Databricks - Select
In this article
Overview
You can use this Snap to fetch data from a database by providing the table name from a Databricks Lakehouse Platform (DLP) instance. You can read and process this output data from a downstream Snap.
Snap Type
Databricks - Select Snap is a read-type Snap that reads data from a configured DLP instance.
Prerequisites
Valid access credentials to a DLP instance with adequate access permissions to perform the action in context.
Valid access to the external source data in one of the following: Azure Blob Storage, ADLS Gen2, DBFS, GCP, AWS S3, or another database (JDBC-compatible).
Support for Ultra Pipelines
Does not support Ultra Pipelines.
Limitations
Snaps in the Databricks Snap Pack do not support array, map, and struct data types in their input and output documents.
Known Issues
None.
Snap Views
Type | Format | Number of Views | Examples of Upstream and Downstream Snaps | Description |
---|---|---|---|---|
Input | Document |
|
| A JSON document containing the input values for the Snap’s configuration. |
Output | Document |
|
| The default output view contains the data fetched by running the SELECT statement on the source location. A second view can be added to show the metadata for the table as a Document. The metadata document can then be fed into the second input view of Databricks - Merge Into or Bulk Load Snaps so that the table is created in Databricks with a similar schema as the source table. |
Error | Error handling is a generic way to handle errors without losing data or failing the Snap execution. You can handle the errors that the Snap might encounter while running the Pipeline by choosing one of the following options from the When errors occur list under the Views tab. The available options are:
Learn more about Error handling in Pipelines. |
Snap Settings
Asterisk ( * ): Indicates a mandatory field.
Suggestion icon (): Indicates a list that is dynamically populated based on the configuration.
Expression icon ( ): Indicates whether the value is an expression (if enabled) or a static value (if disabled). Learn more about Using Expressions in SnapLogic.
Add icon ( ): Indicates that you can add fields in the fieldset.
Remove icon ( ): Indicates that you can remove fields from the fieldset.

◆ **Tasks to complete**:
• A. Answer these questions using the Databricks - Select page above:
(i) What type of Snap is Databricks - Select?
(ii) Does the Snap support Ultra Pipelines?
(iii) Which data types do Snaps in the Databricks Snap Pack not support in their input and output documents?
• B. Update the Databricks - Select page above between "Prerequisites" and "another database (JDBC-compatible).", inclusive, substituting "sufficient" for "adequate".

◆ **Data rows**:
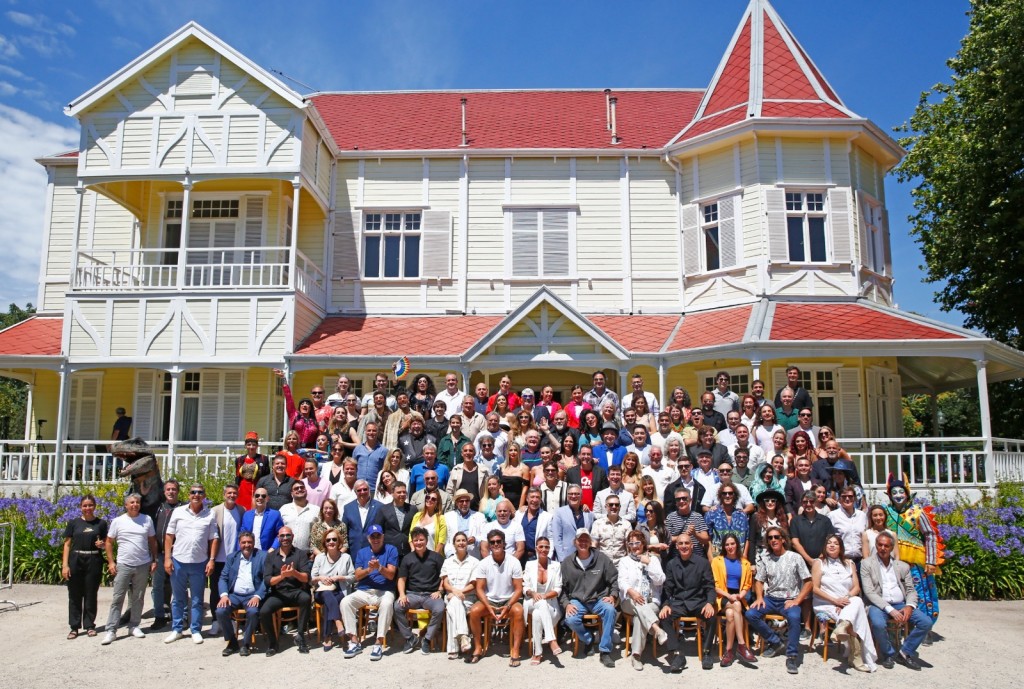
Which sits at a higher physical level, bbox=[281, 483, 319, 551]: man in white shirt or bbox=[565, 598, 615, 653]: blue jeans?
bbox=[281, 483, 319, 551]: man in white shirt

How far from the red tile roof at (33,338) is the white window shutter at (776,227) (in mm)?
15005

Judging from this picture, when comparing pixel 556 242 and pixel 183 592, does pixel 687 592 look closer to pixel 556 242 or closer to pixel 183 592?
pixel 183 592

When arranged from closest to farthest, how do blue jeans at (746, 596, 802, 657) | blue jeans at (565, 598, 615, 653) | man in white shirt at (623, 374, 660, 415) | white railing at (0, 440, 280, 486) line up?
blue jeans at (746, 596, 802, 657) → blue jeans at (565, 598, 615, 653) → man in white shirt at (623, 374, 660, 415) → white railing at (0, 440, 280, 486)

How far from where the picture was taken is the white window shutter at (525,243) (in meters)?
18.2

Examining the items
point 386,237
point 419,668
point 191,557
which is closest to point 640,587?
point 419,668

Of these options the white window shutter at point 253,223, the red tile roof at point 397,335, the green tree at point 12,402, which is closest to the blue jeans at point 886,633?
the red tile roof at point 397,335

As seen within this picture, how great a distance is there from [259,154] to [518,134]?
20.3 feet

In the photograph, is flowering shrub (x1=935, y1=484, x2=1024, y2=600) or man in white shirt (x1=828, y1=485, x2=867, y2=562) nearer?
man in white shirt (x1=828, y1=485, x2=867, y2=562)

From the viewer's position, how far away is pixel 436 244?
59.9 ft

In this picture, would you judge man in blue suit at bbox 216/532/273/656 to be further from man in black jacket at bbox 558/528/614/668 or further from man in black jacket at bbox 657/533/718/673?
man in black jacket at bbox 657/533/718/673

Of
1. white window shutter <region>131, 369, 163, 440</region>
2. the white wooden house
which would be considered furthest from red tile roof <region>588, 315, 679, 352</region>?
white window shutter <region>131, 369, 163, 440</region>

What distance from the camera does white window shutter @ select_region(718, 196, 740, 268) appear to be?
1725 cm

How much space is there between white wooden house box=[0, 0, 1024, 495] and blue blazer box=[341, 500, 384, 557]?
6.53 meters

◆ **Full answers**:
• A.
(i) It is a read-type Snap.
(ii) No, it does not support Ultra Pipelines.
(iii) Array, map, and struct data types.

• B.
Prerequisites
Valid access credentials to a DLP instance with sufficient access permissions to perform the action in context.
Valid access to the external source data in one of the following: Azure Blob Storage, ADLS Gen2, DBFS, GCP, AWS S3, or another database (JDBC-compatible).